Neither of the two cases cited by plaintiffs-appellants is factually analogous to this action, and the circumstances reflected by the record before us afford no-basis for application of the controlling principles in those cases. In Kibble v. Ragland, Mo.App., 263 S.W. 507, 510(2), dealing with an involved series of cattle transactions, the primary holding was that a chattel mortgage covering 60 head of steers was sufficient as to the 21 head found in the mortgagor’s possession. 15 Am.Jur. 2d, Chattel Mortgages, § 57, pp. 244-245. In Klebba v. Missouri Meerschaum Co., Mo.App., .257 S.W. 174, 175 (2), the court declared that a chattel mortgage on 75 acres of corn was insufficient where the mortgagor had 100 acres of corn and there was “no way of telling which 75 acres of the 100 acres planted the mortgage was intended to cover.” See 15 Am.Jur.2d, Chattel Mortgages, § 74, p. 256. Contrast *756White v. Meiderhoff, Mo.App., 3 S.W.2d 1031, 1032.

The judgment for interpleader Simmons is affirmed.

HOGAN, J., concurs.

. Exchange Bank of Kahoka v. Bash, Mo.App., 234 S.W.2d 341, 344-345(2); Local Finance Co. v. Yantis, Mo.App., 152 S.W.2d 989, 990(1); Bruce v. Kays, 222 Mo.App. 77, 1 S.W.2d 214, 215(1)Sikes v. Riga, 221 Mo.App. 152, 297 S.W. 727, 729(6); Kibble v. Ragland, Mo.App., 263 S.W. 507, 510; Dierling v. Pettit, 140 Mo.App. 88, 119 S.W. 524, 525-526(1) ; Golden v. Moore, 126 Mo.App. 518, 104 S.W. 481, 482(3); City National Bank v. Goodloe-McClelland Com’n. Co., 93 Mo.App. 123, 128-130(3); Williamson v. Bank of Curryville, 69 Mo.App. 368, 376 (3); Ranney v. Meisenheimer, 61 Mo.App. 434, 440(4); Estes v. Springer, 47 Mo. App. 99, 102-103; Tobin v. Kampe, C.A. Mo., 132 F.2d 64, 65(1), 145 A.L.R. 366; 1 Jones on Chattel Mortgages and Conditional Sales (6th Ed.), § 54, p. 96; 15 Am.Jur.2d, Chattel Mortgages, § 55, p. 242.

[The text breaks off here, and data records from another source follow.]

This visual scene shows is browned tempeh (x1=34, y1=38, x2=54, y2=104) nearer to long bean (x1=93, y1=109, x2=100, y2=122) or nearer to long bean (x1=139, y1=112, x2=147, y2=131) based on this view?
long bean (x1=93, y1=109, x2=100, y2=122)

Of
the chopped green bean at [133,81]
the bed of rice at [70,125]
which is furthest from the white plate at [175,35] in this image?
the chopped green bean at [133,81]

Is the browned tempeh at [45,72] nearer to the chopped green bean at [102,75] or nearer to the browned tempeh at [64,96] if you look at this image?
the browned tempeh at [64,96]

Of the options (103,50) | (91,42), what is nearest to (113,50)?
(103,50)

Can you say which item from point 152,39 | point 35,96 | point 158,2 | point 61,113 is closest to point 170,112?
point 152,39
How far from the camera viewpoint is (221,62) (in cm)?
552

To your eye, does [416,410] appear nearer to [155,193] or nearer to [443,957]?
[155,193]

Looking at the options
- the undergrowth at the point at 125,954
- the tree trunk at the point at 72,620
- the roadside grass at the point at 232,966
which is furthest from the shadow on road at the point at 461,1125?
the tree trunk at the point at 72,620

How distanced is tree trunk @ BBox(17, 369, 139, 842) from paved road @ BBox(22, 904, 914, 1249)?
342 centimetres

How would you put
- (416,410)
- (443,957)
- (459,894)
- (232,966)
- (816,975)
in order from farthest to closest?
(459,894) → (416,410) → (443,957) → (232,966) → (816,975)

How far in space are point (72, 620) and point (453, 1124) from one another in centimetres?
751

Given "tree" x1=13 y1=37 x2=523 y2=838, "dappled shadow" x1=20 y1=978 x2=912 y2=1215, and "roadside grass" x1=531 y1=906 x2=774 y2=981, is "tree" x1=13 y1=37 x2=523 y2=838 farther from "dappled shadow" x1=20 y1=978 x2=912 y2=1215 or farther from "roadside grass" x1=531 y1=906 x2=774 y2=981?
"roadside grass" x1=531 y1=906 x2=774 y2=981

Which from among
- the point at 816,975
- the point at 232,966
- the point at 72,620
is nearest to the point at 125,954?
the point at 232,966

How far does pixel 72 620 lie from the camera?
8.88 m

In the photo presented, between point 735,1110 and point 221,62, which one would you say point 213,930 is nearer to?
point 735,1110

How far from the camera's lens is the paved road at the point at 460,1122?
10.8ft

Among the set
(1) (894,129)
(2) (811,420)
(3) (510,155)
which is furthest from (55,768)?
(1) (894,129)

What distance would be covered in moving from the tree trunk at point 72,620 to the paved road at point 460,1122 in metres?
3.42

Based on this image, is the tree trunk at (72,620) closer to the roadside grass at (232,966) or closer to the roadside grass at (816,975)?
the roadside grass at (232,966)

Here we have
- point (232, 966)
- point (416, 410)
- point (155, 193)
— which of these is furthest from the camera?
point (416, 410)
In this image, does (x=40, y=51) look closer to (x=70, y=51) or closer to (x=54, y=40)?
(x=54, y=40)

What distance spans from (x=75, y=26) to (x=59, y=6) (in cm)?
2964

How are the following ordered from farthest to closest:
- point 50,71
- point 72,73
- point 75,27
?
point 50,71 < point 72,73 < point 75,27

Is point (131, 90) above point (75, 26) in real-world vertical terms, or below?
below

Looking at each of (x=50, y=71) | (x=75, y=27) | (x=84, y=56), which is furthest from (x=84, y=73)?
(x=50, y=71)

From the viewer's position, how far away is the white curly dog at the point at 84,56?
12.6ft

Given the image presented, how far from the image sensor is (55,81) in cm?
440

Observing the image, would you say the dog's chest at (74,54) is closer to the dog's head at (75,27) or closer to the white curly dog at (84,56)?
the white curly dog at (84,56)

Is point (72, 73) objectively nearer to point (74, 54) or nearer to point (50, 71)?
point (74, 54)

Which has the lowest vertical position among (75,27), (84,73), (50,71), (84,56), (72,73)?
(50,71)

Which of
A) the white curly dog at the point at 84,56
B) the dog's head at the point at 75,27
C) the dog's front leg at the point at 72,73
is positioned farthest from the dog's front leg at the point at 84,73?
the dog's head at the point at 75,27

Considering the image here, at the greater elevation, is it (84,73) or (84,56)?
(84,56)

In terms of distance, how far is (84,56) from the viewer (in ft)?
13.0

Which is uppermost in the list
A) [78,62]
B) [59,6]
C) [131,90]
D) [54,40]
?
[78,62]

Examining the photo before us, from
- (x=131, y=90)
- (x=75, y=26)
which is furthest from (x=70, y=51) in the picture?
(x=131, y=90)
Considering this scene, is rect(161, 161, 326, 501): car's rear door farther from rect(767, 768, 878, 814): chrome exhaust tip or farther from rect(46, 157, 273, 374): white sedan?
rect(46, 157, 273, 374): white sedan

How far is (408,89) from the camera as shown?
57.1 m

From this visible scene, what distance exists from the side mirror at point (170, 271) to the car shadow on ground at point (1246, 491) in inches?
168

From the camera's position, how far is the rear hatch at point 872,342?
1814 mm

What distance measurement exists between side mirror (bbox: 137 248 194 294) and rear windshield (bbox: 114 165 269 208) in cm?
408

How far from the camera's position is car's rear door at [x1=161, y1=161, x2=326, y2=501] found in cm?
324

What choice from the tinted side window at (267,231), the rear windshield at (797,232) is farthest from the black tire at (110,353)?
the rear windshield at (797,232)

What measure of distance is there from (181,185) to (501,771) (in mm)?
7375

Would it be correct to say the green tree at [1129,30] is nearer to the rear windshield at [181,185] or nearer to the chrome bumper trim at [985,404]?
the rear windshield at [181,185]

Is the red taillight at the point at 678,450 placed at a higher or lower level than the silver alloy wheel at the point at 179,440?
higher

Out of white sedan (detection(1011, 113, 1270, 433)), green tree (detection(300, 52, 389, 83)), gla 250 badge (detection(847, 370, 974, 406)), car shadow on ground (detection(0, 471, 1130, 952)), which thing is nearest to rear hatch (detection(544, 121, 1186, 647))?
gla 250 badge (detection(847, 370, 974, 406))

. White v. Meiderhoff, 220 Mo.App. 171, 281 S.W. 101, 102; White v. Meiderhoff, Mo.App., 3 S.W.2d 1031, 1032; 1 Jones on Chattel Mortgages and Conditional Sales (6th Ed.), § 55a, l.c. 108; 14 C.J.S., Chattel Mortgages, § 67 b(l), p. 676; 15 Am.Jur.2d, Chattel Mortgages, § 73, p. 255.